Because if its a why not question, its not science. If it doesn't fit the scientific method, its not science. It is, however, experimentation, which doesn't need a hypothesis.
Why not is not the question for science. The abstract science question in that case would be "How far can we go? With what can we get through? How would a Turing test go with this one?"
But it was not real intelligence... Anyways, SWEET!
It could successfully replace many other people who think that they are intelligent. So at least it is a worthy artificial self-deception.
The true mastery of AI would still be having a computer that is able to lie in a controlled way, as you need for proper strategy. I have yet never seen any AI that is capable of deceiving a human player, without having a human teaching it deception patterns in advance.

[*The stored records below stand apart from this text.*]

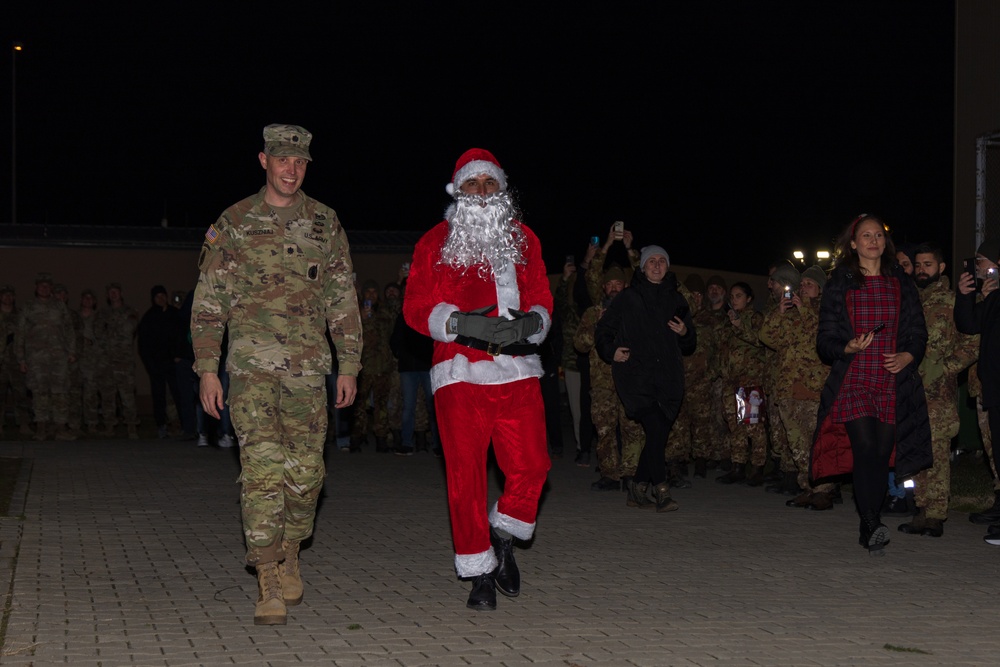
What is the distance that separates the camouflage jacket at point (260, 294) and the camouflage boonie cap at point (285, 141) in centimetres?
26

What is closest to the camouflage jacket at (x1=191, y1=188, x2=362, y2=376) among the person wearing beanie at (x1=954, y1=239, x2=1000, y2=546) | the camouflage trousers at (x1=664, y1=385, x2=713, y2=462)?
the person wearing beanie at (x1=954, y1=239, x2=1000, y2=546)

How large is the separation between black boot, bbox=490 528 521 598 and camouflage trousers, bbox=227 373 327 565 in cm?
106

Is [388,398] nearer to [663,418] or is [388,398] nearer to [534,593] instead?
[663,418]

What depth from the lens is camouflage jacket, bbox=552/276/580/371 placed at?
53.0ft

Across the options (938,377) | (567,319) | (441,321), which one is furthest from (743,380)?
(441,321)

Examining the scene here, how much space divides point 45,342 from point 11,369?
1996mm

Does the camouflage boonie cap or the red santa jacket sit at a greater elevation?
the camouflage boonie cap

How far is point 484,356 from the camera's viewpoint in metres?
6.98

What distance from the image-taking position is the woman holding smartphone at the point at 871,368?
872cm

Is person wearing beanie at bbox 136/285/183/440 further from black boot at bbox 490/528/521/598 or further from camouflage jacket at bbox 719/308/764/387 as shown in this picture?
black boot at bbox 490/528/521/598

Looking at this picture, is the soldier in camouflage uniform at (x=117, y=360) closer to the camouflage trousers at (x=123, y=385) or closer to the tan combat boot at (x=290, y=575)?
the camouflage trousers at (x=123, y=385)

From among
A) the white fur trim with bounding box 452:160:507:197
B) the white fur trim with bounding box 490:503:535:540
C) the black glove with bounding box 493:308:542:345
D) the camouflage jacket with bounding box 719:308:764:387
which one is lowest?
the white fur trim with bounding box 490:503:535:540

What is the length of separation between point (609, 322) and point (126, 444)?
9121 mm

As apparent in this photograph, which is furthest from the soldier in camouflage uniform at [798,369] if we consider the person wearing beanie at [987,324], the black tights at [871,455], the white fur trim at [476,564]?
the white fur trim at [476,564]
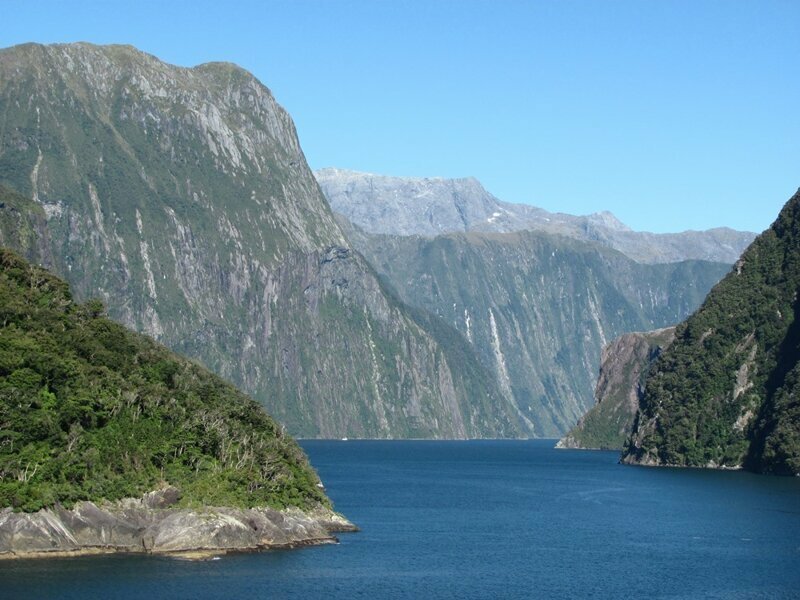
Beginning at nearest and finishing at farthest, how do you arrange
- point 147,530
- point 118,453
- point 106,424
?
1. point 147,530
2. point 118,453
3. point 106,424

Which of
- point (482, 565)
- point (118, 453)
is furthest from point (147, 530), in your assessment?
point (482, 565)

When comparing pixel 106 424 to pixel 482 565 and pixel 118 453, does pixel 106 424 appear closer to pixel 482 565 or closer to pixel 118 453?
pixel 118 453

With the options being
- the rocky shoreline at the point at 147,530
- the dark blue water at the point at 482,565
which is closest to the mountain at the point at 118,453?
the rocky shoreline at the point at 147,530

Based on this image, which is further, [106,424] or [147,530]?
[106,424]

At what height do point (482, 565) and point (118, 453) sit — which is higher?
point (118, 453)

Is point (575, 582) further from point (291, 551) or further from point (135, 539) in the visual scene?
point (135, 539)

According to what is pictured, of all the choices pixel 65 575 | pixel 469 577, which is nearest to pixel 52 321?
pixel 65 575
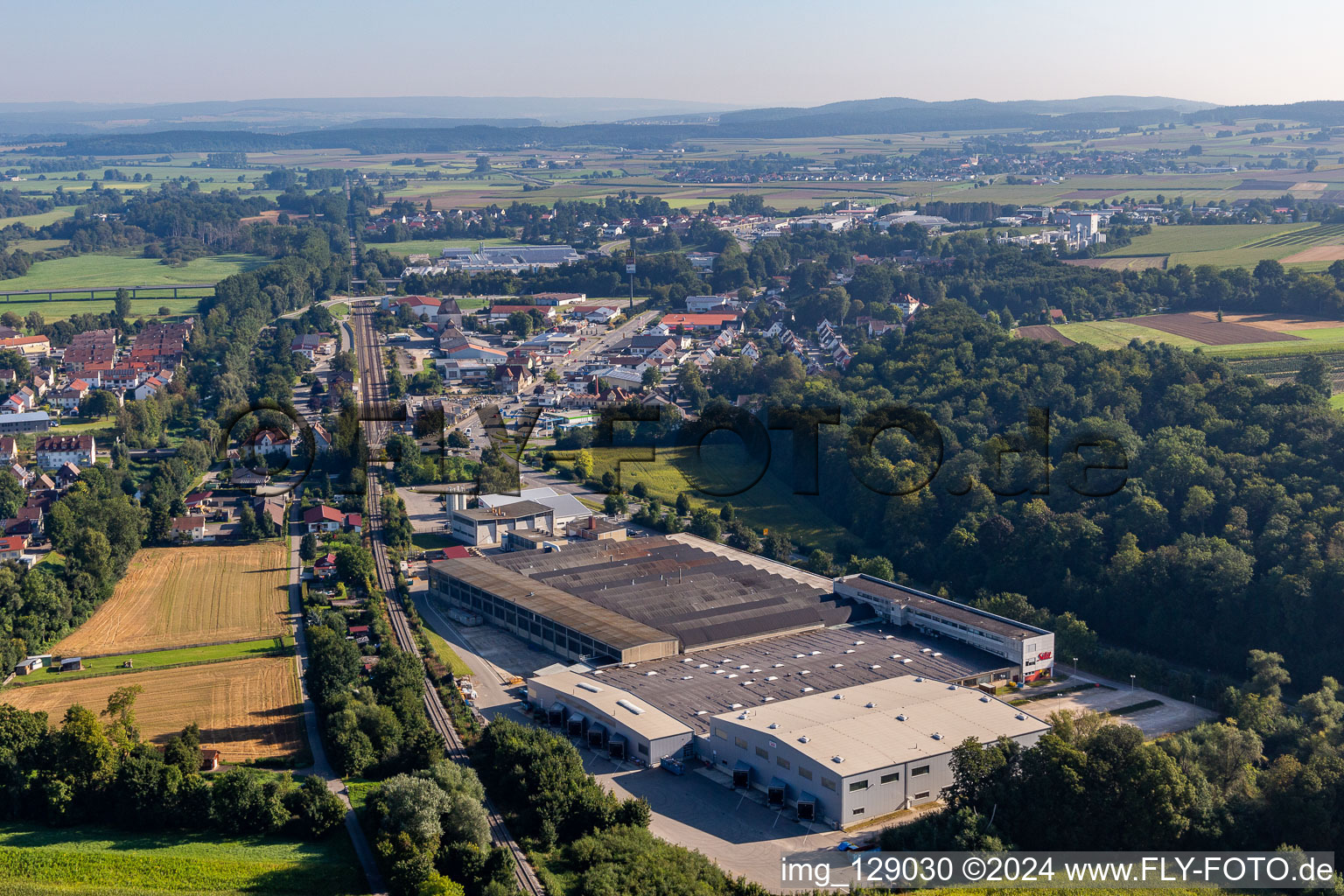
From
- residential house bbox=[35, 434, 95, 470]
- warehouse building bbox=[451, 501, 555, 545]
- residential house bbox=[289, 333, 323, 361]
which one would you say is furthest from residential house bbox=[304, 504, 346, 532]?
residential house bbox=[289, 333, 323, 361]

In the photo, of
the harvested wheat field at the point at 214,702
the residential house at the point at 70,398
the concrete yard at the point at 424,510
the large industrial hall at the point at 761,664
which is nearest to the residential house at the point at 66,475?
the residential house at the point at 70,398

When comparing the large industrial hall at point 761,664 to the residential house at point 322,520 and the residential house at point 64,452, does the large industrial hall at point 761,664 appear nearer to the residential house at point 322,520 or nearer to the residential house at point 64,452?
the residential house at point 322,520

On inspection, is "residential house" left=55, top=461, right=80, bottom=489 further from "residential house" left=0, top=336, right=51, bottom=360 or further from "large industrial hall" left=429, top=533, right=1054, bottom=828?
"residential house" left=0, top=336, right=51, bottom=360

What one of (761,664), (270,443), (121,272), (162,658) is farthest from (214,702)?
(121,272)

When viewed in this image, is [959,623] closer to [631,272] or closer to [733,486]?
[733,486]

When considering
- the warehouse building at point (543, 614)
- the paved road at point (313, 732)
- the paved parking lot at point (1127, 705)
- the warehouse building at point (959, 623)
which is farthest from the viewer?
the warehouse building at point (543, 614)

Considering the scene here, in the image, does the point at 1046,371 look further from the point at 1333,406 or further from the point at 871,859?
the point at 871,859

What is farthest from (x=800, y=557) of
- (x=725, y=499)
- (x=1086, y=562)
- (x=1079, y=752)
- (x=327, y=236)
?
(x=327, y=236)

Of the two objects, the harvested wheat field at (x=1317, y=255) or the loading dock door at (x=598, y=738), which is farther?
the harvested wheat field at (x=1317, y=255)
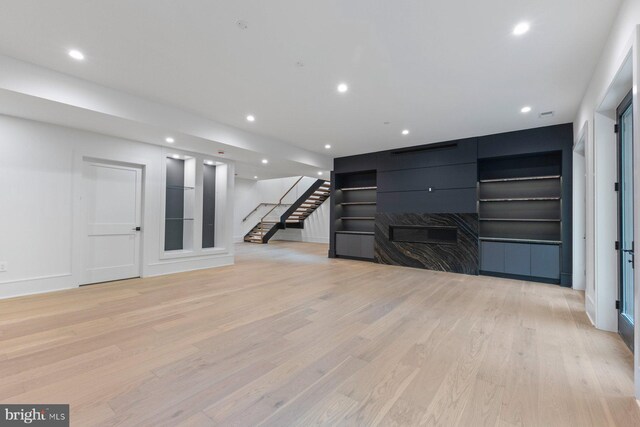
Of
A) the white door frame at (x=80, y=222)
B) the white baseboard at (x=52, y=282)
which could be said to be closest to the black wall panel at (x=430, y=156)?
the white baseboard at (x=52, y=282)

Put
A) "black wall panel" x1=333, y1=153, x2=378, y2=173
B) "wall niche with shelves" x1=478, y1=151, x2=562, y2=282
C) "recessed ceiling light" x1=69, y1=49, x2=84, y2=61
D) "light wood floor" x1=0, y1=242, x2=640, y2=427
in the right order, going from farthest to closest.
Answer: "black wall panel" x1=333, y1=153, x2=378, y2=173 → "wall niche with shelves" x1=478, y1=151, x2=562, y2=282 → "recessed ceiling light" x1=69, y1=49, x2=84, y2=61 → "light wood floor" x1=0, y1=242, x2=640, y2=427

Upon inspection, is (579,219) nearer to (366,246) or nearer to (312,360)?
(366,246)

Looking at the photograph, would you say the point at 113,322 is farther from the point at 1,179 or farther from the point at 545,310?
the point at 545,310

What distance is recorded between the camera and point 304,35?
8.74ft

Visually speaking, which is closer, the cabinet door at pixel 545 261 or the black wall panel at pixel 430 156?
the cabinet door at pixel 545 261

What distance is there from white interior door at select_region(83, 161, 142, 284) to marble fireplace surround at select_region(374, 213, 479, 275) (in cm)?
554

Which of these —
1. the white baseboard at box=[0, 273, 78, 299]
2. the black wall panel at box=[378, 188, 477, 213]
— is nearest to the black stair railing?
the black wall panel at box=[378, 188, 477, 213]

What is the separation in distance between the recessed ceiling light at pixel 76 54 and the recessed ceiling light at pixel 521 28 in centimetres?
450

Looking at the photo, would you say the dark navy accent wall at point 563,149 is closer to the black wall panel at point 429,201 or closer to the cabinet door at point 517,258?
the cabinet door at point 517,258

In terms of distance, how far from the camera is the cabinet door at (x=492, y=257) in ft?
18.3

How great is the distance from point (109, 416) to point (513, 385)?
2.65 metres

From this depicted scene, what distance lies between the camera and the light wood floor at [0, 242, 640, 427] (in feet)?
5.46

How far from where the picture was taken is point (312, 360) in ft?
7.39

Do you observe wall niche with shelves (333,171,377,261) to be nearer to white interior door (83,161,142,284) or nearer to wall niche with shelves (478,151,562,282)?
wall niche with shelves (478,151,562,282)
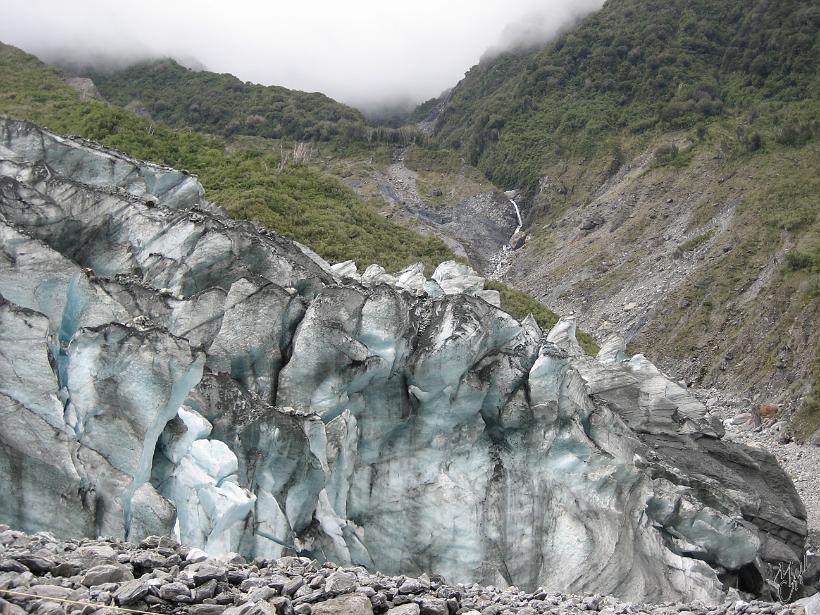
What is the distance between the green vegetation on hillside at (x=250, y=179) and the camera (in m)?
40.4

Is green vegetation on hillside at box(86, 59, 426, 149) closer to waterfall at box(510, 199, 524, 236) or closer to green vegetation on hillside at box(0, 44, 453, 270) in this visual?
waterfall at box(510, 199, 524, 236)

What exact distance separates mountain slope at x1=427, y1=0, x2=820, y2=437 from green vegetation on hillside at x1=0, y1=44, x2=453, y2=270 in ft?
62.6

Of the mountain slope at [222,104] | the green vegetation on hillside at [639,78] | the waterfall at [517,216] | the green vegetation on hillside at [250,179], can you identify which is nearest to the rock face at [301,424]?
the green vegetation on hillside at [250,179]

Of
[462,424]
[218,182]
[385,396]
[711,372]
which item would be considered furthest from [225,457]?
[711,372]

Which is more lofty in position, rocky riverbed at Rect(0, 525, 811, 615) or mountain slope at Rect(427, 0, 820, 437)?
mountain slope at Rect(427, 0, 820, 437)

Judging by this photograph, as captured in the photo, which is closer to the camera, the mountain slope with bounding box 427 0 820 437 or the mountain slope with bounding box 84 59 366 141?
the mountain slope with bounding box 427 0 820 437

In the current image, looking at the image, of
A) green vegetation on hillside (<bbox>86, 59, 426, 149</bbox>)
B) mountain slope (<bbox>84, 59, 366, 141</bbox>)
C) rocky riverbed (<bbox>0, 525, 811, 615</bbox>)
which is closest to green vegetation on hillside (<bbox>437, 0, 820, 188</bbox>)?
green vegetation on hillside (<bbox>86, 59, 426, 149</bbox>)

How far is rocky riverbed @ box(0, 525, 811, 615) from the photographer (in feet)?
26.3

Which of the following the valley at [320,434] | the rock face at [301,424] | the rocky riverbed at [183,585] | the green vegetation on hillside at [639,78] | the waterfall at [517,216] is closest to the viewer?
the rocky riverbed at [183,585]

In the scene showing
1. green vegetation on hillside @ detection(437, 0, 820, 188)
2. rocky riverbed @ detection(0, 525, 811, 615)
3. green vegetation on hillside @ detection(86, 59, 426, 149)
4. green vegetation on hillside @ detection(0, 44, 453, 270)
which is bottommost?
rocky riverbed @ detection(0, 525, 811, 615)

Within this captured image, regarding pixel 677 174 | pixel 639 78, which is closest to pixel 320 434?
pixel 677 174

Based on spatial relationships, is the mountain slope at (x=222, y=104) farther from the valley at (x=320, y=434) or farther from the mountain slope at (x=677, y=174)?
the valley at (x=320, y=434)

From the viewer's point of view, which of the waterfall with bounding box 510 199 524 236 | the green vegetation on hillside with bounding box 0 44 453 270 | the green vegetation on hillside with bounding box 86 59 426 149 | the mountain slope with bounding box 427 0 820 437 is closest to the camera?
the green vegetation on hillside with bounding box 0 44 453 270

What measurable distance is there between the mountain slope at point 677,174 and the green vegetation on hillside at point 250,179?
62.6 ft
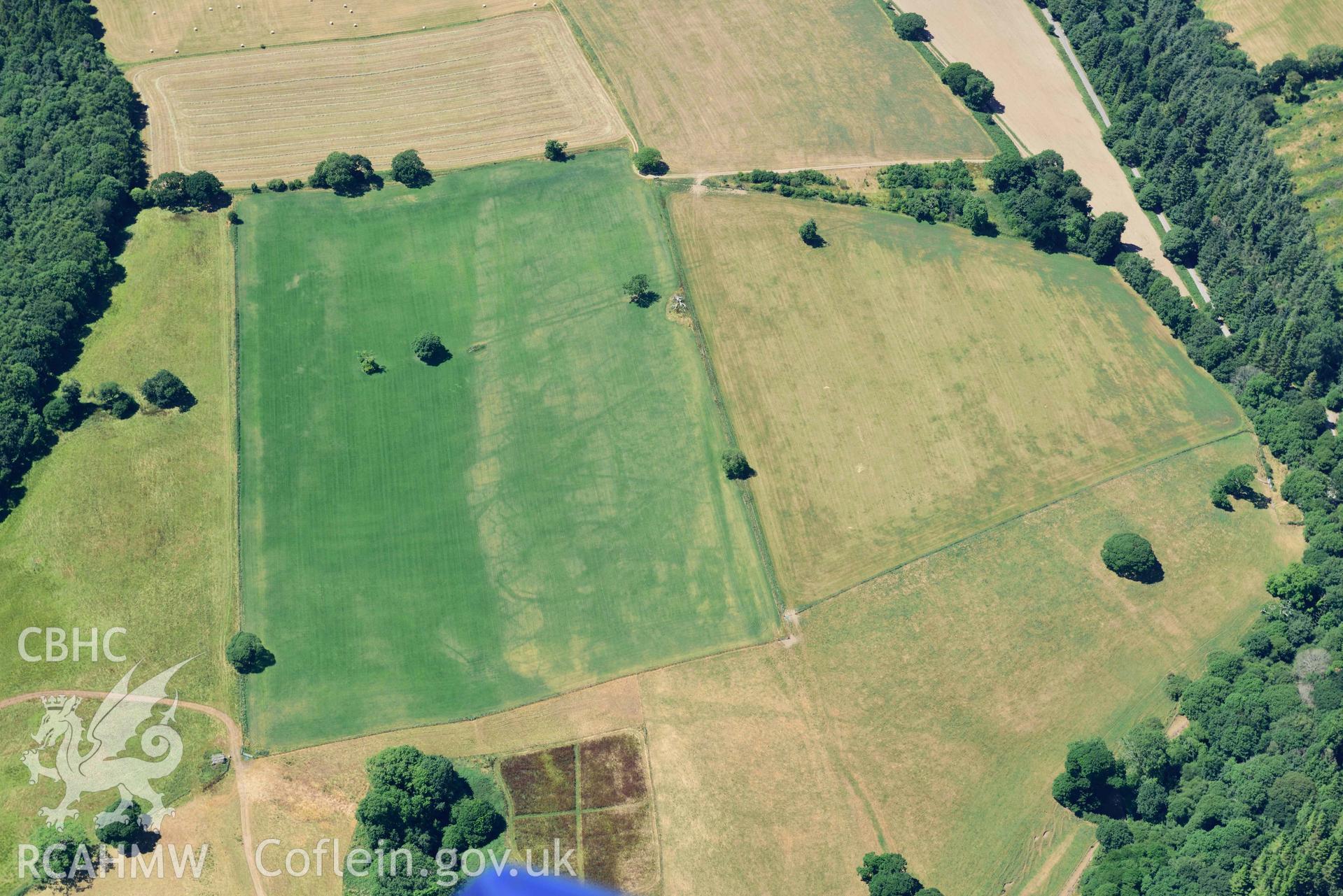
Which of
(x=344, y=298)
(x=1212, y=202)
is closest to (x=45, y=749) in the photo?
(x=344, y=298)

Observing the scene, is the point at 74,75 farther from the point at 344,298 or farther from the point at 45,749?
the point at 45,749

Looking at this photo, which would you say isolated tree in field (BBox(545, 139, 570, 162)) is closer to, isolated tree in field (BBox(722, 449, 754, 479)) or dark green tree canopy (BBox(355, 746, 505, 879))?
isolated tree in field (BBox(722, 449, 754, 479))

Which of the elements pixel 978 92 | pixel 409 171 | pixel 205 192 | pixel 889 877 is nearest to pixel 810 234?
pixel 978 92

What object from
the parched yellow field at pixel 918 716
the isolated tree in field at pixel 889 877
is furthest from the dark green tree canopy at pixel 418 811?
the isolated tree in field at pixel 889 877

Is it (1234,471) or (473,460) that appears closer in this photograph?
(1234,471)

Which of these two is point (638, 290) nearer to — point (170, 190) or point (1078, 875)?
point (170, 190)
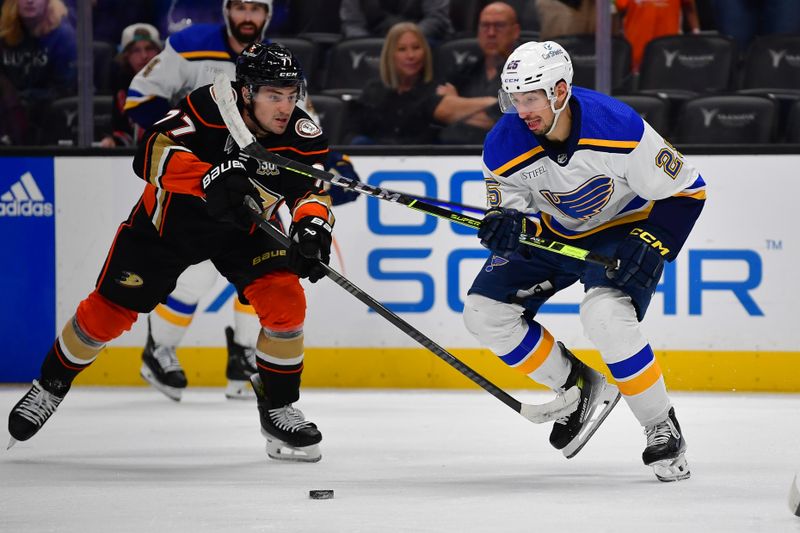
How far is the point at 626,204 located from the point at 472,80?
1.84 meters

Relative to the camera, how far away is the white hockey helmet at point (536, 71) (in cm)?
348

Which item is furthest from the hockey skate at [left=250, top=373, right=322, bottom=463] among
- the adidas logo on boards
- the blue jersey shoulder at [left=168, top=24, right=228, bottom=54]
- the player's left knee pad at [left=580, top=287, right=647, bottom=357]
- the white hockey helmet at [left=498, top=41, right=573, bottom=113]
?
the adidas logo on boards

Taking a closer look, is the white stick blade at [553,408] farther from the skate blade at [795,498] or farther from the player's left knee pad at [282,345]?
the skate blade at [795,498]

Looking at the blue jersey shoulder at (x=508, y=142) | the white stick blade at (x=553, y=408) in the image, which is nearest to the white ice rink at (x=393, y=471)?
the white stick blade at (x=553, y=408)

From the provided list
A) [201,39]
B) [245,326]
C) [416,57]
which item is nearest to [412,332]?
[245,326]

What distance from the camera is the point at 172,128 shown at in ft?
12.6

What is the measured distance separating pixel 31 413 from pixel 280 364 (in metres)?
0.72

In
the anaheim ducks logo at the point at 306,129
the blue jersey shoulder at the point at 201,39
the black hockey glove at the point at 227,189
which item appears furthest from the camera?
the blue jersey shoulder at the point at 201,39

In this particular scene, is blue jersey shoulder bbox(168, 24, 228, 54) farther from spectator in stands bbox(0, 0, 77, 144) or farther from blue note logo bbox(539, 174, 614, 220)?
blue note logo bbox(539, 174, 614, 220)

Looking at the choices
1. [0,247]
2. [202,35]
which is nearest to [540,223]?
[202,35]

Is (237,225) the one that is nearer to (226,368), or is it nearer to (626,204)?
(626,204)

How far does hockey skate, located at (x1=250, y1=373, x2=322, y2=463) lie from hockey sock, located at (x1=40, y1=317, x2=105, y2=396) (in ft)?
1.63

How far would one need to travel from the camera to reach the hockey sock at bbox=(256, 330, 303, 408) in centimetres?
389

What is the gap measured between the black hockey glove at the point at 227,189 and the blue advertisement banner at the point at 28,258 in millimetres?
1965
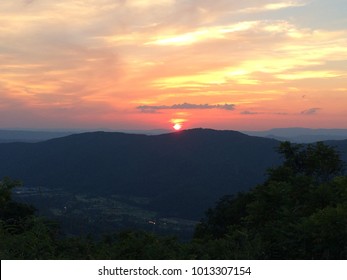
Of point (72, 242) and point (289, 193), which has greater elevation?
point (289, 193)

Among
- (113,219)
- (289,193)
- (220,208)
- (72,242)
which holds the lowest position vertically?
(113,219)

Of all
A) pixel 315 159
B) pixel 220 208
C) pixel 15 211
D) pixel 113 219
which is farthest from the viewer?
pixel 113 219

You're right, there is no difference. Both are man-made
Not really that... but rather that what we call intelligent, can be with different measures be simply stupid. And people we quickly mark as stupid, can often be actually very intelligent, but just not fitting into the scheme of intelligent people, as such people see themselves. It is very easy to make stupid errors, if you are too much used to defend stupidity as ingenuity.
As if you make your kid more intelligent if you only permit violin or piano as instruments, despite electric guitar or drums actually requiring a lot more mastery if you want to play in one league with the best. Classic music is actually one of the most uninspired fields of music, that only enforce stupid learning of standard patterns. Just like Jazz, but good Jazz at least tries to escape its curse. And if you would have the nerves to let your kid learn playing bag pipes, you would at least force it to learn something that requires a few months of training before you can actually try playing the first tunes on a real bag pipe.
Maybe that is another good way to define intelligence: Being able to think out of the box. A poor AI can maybe learn, but not learn to go beyond what its programmer taught it in advance. A good AI would not limit itself to its program, but rather "invent" new rules for it, reorganize itself and adapt to become better, and also learn to try something that is not directly leading to the result for the sake of having more options.
But this would also mean that we would have to accept failed AIs, which drew the wrong conclusions and optimized themselves to the wrong world... despite having worked properly for decades.